Com a chegada do verão e as altas temperaturas, os cuidados com a pele se tornam ainda mais essenciais. Esse foi o tema do BandNews Em Forma deste final de semana. As apresentadoras Isabela Mota e Camila Hirsch receberam a médica dermatologista Suzana Klautau para discutir os riscos da exposição solar e tirar as principais dúvidas sobre o uso correto do protetor solar para prevenir doenças como o câncer de pele, considerado o mais comum no Brasil. A especialista destacou a importância de escolher o fator de proteção adequado, desmistificou crenças populares e explicou como se proteger de forma eficaz.
Proteção solar: o que o FPS realmente significa?
A principal recomendação da dermatologista é o uso de um protetor com Fator de Proteção Solar (FPS) de no mínimo 30. Mas o que esse número representa na prática?
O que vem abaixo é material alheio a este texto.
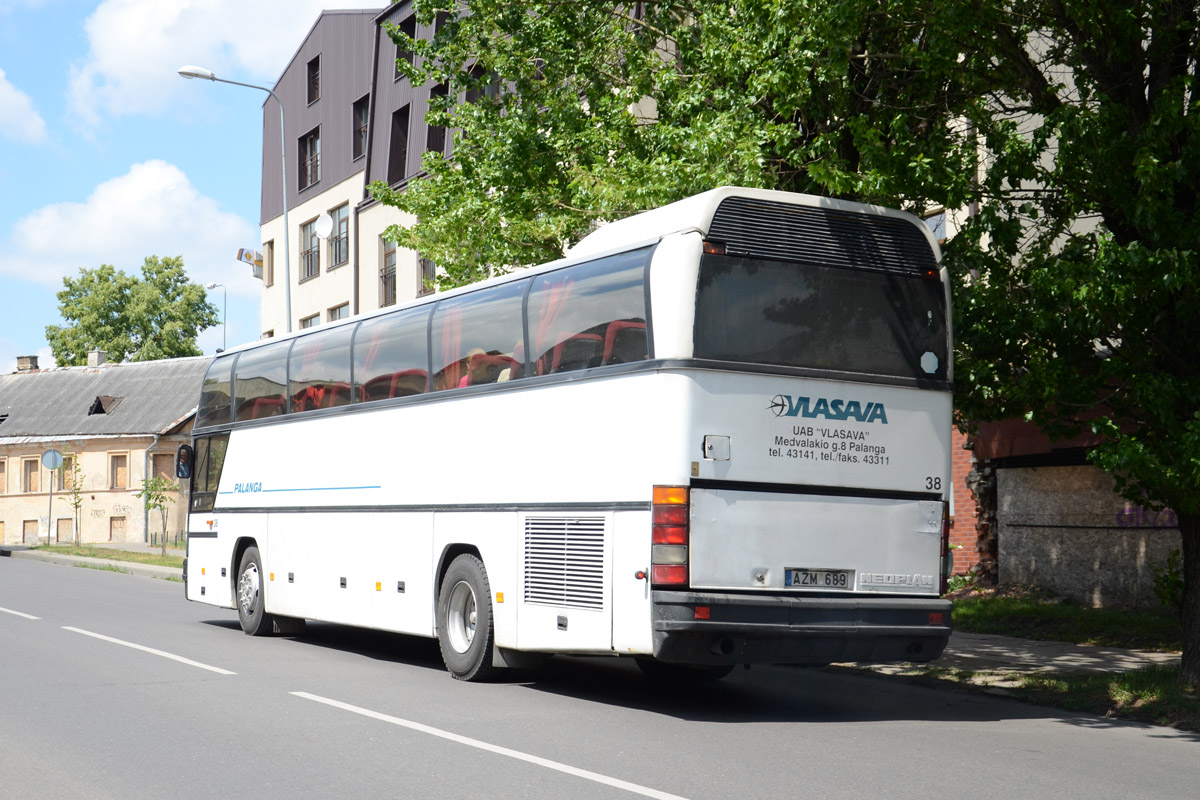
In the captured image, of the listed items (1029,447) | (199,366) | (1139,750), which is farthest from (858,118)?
(199,366)

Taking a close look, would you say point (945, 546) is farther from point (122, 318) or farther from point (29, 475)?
point (122, 318)

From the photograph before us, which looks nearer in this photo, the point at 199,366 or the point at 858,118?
the point at 858,118

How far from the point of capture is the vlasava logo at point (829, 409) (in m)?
10.1

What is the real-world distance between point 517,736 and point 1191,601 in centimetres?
606

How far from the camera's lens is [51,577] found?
30.8 meters

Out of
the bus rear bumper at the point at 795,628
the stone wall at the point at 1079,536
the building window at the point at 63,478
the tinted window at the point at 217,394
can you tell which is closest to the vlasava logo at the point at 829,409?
the bus rear bumper at the point at 795,628

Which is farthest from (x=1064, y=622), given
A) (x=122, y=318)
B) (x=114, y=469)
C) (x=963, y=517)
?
(x=122, y=318)

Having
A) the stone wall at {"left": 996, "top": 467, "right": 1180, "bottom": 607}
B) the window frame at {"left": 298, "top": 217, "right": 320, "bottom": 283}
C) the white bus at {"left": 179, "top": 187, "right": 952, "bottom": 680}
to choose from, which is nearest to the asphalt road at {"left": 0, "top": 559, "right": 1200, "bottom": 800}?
the white bus at {"left": 179, "top": 187, "right": 952, "bottom": 680}

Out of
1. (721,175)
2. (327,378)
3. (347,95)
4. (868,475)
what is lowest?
(868,475)

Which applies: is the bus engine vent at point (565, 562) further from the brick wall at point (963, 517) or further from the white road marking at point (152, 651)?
the brick wall at point (963, 517)

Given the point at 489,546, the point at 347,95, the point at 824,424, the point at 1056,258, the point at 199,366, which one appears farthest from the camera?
the point at 199,366

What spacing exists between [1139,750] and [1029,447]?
9985mm

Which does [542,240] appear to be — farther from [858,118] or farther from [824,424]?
[824,424]

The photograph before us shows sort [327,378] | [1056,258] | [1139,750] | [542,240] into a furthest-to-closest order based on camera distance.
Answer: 1. [542,240]
2. [327,378]
3. [1056,258]
4. [1139,750]
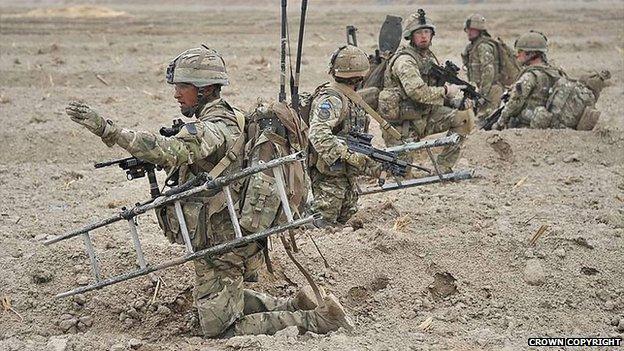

A médica esclarece que o FPS indica o tempo a mais que a pele pode ficar exposta ao sol antes de queimar, mas sua eficácia depende da aplicação correta.
Vamos dizer que você é muito sensível ao sol, e com cerca de 5 minutos de exposição solar você já queime. Se você usar um fator 30, você vai demorar 30 vezes 5 minutos pra queimar. Se você usar um 99, você vai levar 99 vezes 5 minutos pra queimar. É basicamente isso que significa. Mas isso a gente trabalha com as condições ideais (...) como se você tivesse aplicado corretamente, na quantidade correta, e como se você estivesse reaplicando corretamente
Como aplicar cada tipo de protetor?
A forma de aplicar também varia conforme a apresentação do produto, e o uso incorreto pode comprometer a proteção. Sobre os protetores em bastão (stick), que se tornaram populares, a médica fez um alerta importante sobre a quantidade.
“O protetor em stick é muito legal, mas a maioria das pessoas falha na hora de aplicar. Porque passa uma vez, especialmente se tiver cor de base, de maquiagem, já cobriu ali a pele (...) e a pessoa já para de aplicar. E na verdade não é assim. A gente pede que a gente divida o rosto em algumas partes e aplique quatro vezes, ida e volta, para garantir a proteção solar do protetor em bastão", orientou.
Crianças, bebês e o mito do "banho de sol"
A exposição solar de bebês só é recomendada após os seis meses de vida. Antes disso, a antiga prática do "banho de sol" para produção de vitamina D é totalmente contraindicada, pois as queimaduras na infância aumentam o risco de desenvolver melanoma na vida adulta.
"É justamente na infância, queimaduras solares, o principal fator de risco para desenvolvimento de melanoma na fase adulta. Então, é uma coisa que a gente leva muito a sério (...) As pessoas ficam: 'ah, mas e a vitamina D?'. Nessa idade a criança está repondo a vitamina D já por via oral até os dois anos de vida, baseado aí pelos guidelines da Sociedade Brasileira de Pediatria. Então, não precisa expor a criança por causa de vitaminas", enfatizou a dermatologista.
Mitos do verão: existe bronzeado saudável?
A médica foi categórica ao afirmar que não existe bronzeamento saudável. A quantidade de sol necessária para a produção de vitamina D é mínima e pode ser obtida em curtas exposições no dia a dia.
Hoje a gente não considera que existe uma quantidade de radiação solar que seja saudável. A gente sabe que a quantidade de sol que precisa pra produzir vitamina D é muito pequena. Eu costumo dizer pro paciente: você não está dirigindo e está pegando sol ali na sua mão? Você não andou para a parada de ônibus? Pronto, já valeu ali pra tua vitamina D. Não precisa mais do que isso.
Câncer de pele: um alerta sobre o perigo silencioso
A dermatologista reforçou que o câncer de pele é o tipo mais comum no Brasil e que a falta de percepção sobre sua frequência é um grande problema, levando à automedicação e ao diagnóstico tardio.
"As pessoas realmente não dão muita importância quando aparece algum sinal novo. Elas costumam esperar, costumam se automedicar. Isso é cultural. Mas, assim, as pessoas não têm ideia do quanto o câncer de pele é comum. Eu queria que elas tivessem essa noção. Ontem, por exemplo, três da tarde, eu já tinha diagnosticado 15 cânceres de pele", revelou.